Mieux réguler le secteur privé
Le rapport fourni par le PPIRB alerte sur des règles obsolètes, qui n’ont pas été mises à jour depuis les débuts de l’ère spatiale. Elles ne sont donc plus adaptées à la teneur actuelle des missions. Face au retour sur la Lune pour s’y installer plus durablement, et l’objectif d’aller sur Mars ensuite, les « politiques de protection planétaire doivent être mises à jour régulièrement et rapidement pour être effectives ».
Cela implique de revoir entièrement les règles, au regard des techniques les plus modernes, pour qu’elles soient adaptées à nos connaissances scientifiques. Le rapport signale par exemple que jusqu’à maintenant, la méthode d’évaluation des spores (risquant d’être embarqués sur un engin spatial) est assez limitée. Il serait plus judicieux, selon les nouvelles recommandations, d’utiliser de techniques modernes éprouvées comme le séquençage génomique et l’analyse des risques.
Selon le rapport, il est crucial de prendre en compte le rôle que joue dorénavant les entreprises privées dans le spatial. Le comité recommande que la Nasa, le gouvernement, le Congrès et l’Administration fédérale de l’aviation travaillent main dans la main afin d’obliger le secteur privé à intégrer les règles de protection planétaire de manière systématique et transparente. Le problème s’était posé en 2018 avec SpaceX : l’entreprise d’Elon Musk avait envoyé en grande pompe une Tesla dans l’espace, avec à son bord Starman, un mannequin-astronaute. Ce lancement a été effectué sans aucune évaluation préalable des contaminations possibles d’environnements extra-atmosphériques.
Un meilleur équilibre pour la recherche
En plus de toutes ces nouveautés, un aspect encore plus basique n’est pas pris en compte dans les règles de protection planétaire : l’exploration habitée. Dans les textes réglementaires, les modalités de protection sont actuellement orientées autour des missions robotiques. Il n’y est pas fait mention des potentielles visites humaines sur des corps célestes comme Mars. Pour les membres du comité, cette définition est beaucoup trop restreinte. De nouveaux protocoles doivent être envisagés pour toutes les situations : missions robotiques, missions non habitées, missions habitées.
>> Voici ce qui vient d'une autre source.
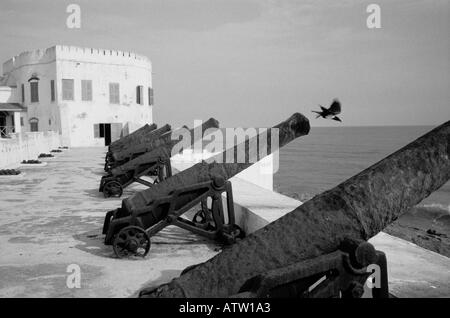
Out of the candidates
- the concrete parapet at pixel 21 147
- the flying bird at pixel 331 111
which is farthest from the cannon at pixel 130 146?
the flying bird at pixel 331 111

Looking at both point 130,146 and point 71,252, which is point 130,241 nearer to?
point 71,252

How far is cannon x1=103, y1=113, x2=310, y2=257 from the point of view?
5.12 meters

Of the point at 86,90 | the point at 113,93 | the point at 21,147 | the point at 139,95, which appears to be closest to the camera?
the point at 21,147

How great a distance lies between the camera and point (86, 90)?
104ft

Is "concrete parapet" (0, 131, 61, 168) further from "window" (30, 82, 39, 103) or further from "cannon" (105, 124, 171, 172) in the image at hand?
"window" (30, 82, 39, 103)

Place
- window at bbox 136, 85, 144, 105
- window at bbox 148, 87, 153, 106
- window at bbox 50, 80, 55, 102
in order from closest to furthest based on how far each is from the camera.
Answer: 1. window at bbox 50, 80, 55, 102
2. window at bbox 136, 85, 144, 105
3. window at bbox 148, 87, 153, 106

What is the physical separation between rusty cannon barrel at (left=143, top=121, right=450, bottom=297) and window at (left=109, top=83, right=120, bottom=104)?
3110cm

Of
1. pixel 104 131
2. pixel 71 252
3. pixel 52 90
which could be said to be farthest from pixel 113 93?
pixel 71 252

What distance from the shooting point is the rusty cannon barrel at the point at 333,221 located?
2.81 metres

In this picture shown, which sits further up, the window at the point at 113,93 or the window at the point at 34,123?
the window at the point at 113,93

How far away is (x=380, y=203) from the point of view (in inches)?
114

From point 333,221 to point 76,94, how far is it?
31059 millimetres

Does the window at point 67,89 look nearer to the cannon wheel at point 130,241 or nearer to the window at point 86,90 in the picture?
the window at point 86,90

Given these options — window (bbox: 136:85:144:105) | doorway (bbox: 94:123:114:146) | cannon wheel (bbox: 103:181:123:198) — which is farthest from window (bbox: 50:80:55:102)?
cannon wheel (bbox: 103:181:123:198)
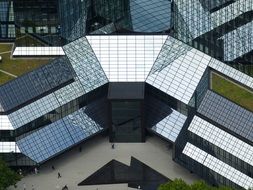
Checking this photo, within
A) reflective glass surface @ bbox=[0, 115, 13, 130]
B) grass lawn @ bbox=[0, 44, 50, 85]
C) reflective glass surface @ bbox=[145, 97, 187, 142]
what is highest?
grass lawn @ bbox=[0, 44, 50, 85]

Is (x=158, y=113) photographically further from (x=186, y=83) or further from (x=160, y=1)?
(x=160, y=1)

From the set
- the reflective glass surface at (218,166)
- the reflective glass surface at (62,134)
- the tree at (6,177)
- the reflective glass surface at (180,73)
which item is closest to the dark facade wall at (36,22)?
the reflective glass surface at (62,134)

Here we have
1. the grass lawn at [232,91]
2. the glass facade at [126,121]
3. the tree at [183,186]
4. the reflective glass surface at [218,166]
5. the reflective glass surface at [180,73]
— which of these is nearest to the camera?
the tree at [183,186]

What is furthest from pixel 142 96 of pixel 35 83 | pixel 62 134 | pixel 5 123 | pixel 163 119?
pixel 5 123

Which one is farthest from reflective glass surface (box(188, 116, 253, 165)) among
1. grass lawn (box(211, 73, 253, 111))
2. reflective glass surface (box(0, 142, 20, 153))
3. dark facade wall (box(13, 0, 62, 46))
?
dark facade wall (box(13, 0, 62, 46))

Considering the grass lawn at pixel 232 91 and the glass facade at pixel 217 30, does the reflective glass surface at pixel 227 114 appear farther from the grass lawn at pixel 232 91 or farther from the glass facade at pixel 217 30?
the glass facade at pixel 217 30

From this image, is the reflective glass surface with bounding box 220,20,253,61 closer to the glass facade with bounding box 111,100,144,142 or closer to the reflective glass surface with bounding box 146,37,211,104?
the reflective glass surface with bounding box 146,37,211,104
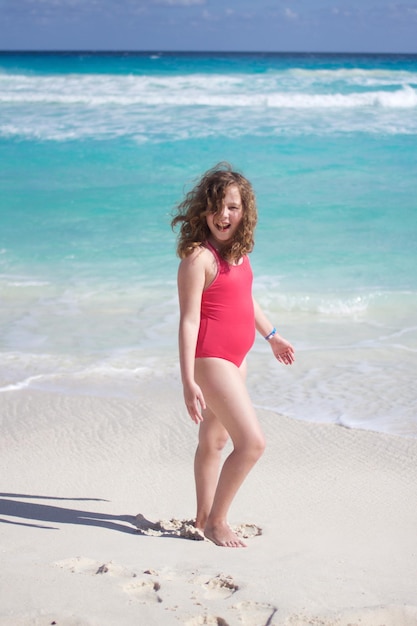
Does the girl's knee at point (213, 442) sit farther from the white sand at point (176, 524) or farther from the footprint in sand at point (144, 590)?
the footprint in sand at point (144, 590)

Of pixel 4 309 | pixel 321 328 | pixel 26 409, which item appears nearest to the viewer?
pixel 26 409

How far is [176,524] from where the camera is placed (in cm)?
310

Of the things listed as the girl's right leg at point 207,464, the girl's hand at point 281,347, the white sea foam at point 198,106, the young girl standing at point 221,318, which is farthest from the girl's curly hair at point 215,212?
the white sea foam at point 198,106

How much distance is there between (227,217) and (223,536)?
1.21 meters

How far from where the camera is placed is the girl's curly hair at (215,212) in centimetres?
290

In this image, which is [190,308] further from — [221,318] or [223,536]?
[223,536]

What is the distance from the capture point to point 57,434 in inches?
160

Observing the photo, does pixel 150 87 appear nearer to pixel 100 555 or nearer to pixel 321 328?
pixel 321 328

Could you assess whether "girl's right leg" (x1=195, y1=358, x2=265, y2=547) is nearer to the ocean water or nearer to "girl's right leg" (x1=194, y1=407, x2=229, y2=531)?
"girl's right leg" (x1=194, y1=407, x2=229, y2=531)

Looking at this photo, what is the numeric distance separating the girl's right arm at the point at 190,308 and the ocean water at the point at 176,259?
1.63 m

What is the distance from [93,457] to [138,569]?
51.0 inches

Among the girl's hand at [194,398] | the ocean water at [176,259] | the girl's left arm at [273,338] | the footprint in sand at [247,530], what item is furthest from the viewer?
the ocean water at [176,259]

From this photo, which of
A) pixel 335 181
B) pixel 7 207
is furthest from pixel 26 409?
pixel 335 181

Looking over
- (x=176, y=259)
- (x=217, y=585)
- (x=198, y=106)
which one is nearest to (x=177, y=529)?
(x=217, y=585)
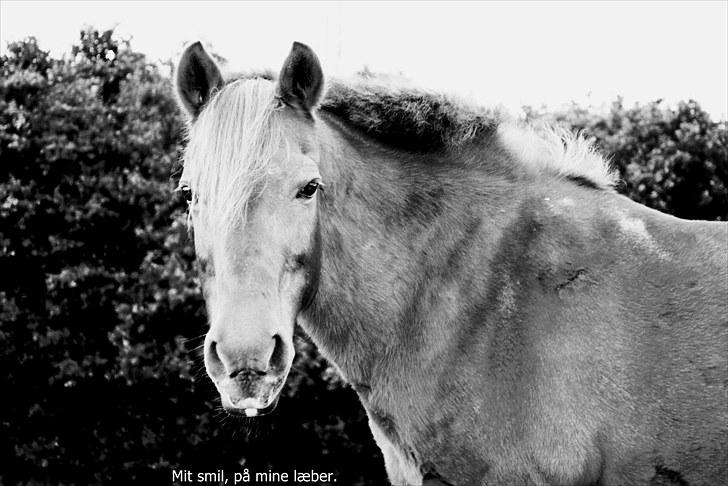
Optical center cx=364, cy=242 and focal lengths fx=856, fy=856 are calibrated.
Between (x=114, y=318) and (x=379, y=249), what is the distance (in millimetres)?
5332

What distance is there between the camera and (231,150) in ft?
11.3

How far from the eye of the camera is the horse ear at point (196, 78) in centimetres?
370

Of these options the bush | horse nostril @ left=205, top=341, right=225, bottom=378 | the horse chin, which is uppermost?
horse nostril @ left=205, top=341, right=225, bottom=378

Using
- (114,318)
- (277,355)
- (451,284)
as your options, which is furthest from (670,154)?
(277,355)

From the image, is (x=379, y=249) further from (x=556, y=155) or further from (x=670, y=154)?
(x=670, y=154)

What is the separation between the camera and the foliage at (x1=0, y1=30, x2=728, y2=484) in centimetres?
828

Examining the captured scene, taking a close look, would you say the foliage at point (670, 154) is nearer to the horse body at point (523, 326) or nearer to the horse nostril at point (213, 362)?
the horse body at point (523, 326)

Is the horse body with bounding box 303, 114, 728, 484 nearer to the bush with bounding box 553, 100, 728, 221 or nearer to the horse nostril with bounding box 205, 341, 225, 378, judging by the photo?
the horse nostril with bounding box 205, 341, 225, 378

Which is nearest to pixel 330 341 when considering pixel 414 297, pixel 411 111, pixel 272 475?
pixel 414 297

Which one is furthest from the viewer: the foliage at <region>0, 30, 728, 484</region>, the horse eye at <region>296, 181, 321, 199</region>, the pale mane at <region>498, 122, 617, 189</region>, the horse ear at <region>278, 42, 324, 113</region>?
the foliage at <region>0, 30, 728, 484</region>

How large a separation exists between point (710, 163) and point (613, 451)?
6.33 metres

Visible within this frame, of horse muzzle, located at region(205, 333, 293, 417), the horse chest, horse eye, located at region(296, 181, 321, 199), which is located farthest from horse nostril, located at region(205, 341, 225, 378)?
the horse chest

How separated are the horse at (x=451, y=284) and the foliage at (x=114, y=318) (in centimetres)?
451

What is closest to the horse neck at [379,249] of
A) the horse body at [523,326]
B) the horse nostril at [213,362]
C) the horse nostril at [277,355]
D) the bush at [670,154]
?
the horse body at [523,326]
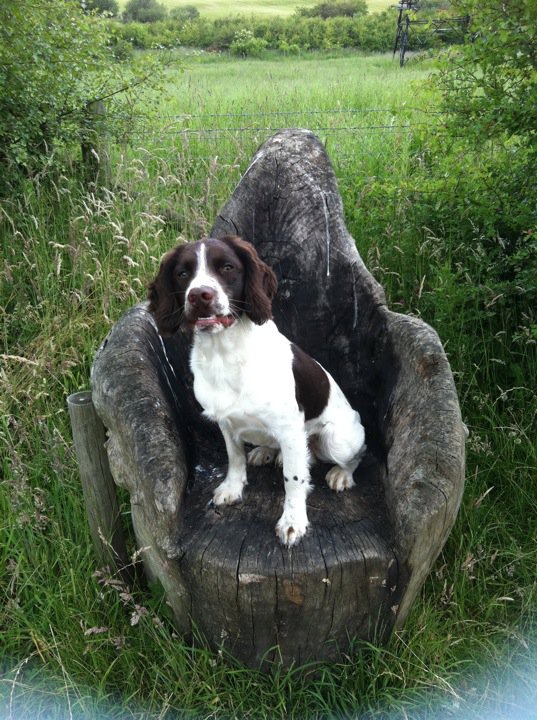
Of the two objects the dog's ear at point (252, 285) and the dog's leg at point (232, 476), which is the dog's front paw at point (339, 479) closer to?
the dog's leg at point (232, 476)

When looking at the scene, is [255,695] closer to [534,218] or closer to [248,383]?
[248,383]

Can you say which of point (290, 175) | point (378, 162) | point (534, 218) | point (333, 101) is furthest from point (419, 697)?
point (333, 101)

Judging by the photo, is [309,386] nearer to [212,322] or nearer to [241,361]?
[241,361]

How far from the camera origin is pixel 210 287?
74.5 inches

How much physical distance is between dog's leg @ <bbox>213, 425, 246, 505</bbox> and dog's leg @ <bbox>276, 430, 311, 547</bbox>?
0.74 ft

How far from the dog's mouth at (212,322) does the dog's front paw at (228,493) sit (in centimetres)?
72

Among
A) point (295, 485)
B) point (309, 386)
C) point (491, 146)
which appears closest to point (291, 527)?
point (295, 485)

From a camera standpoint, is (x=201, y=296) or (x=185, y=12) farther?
(x=185, y=12)

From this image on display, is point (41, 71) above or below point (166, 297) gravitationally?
above

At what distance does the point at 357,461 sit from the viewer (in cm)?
264

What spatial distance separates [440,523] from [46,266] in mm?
2677

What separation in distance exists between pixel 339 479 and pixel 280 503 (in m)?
0.29

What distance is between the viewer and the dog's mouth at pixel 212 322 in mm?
1935

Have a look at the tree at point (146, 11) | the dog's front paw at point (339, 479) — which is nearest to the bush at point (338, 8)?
the tree at point (146, 11)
« Nous voulons être préparés dans ce nouvel environnement »
Dans cette optique, les recommandations indiquent également qu’il est nécessaire de dépasser la vision uniforme des corps célestes. Pour l’instant, la Lune est classée en catégorie 2 — les engins ont peu de contraintes de stérilisation ; là où Mars est classée en catégorie 4 — une stérilisation lourde, couteuse et restrictive. Les membres du comité appellent à une reclassification, en « découpant » les corps célestes. Il pourrait y avoir des zones de différentes catégories sur Mars et sur la Lune : telle partie serait strictement préservée pour l’astrobiologie, telle autre partie serait vouée à l’exploration humaine et contaminable. Cette stratégie faciliterait les découvertes tout en assurant la protection de certains lieux. De même, le PPIRB recommande d’effectuer une analyse différentielle des planètes océaniques, car on sait dorénavant que la contamination potentielle peut être différente selon les compositions, et faire ainsi varier les règles.
« Nous voulons être préparés dans ce nouvel environnement, avec des politiques réfléchies et des pratiques qui permettent des découvertes scientifiques tout en préservant l’intégrité de notre planète et des endroits que nous visitons », affirme Alan Stern, qui préside le comité PPIRB. À partir des recommandations, la Nasa va entamer un dialogue interne et avec ses partenaires pour lancer au plus tôt les changements nécessaires. D’autant que le rapport estime que c’est urgent : les nouvelles règles devront être appliquées pour le rover Mars 2020. Cette sonde doit aller sur Mars pour in fine rapporter des échantillons : elle pose donc de nombreuses questions de contamination dans les deux sens.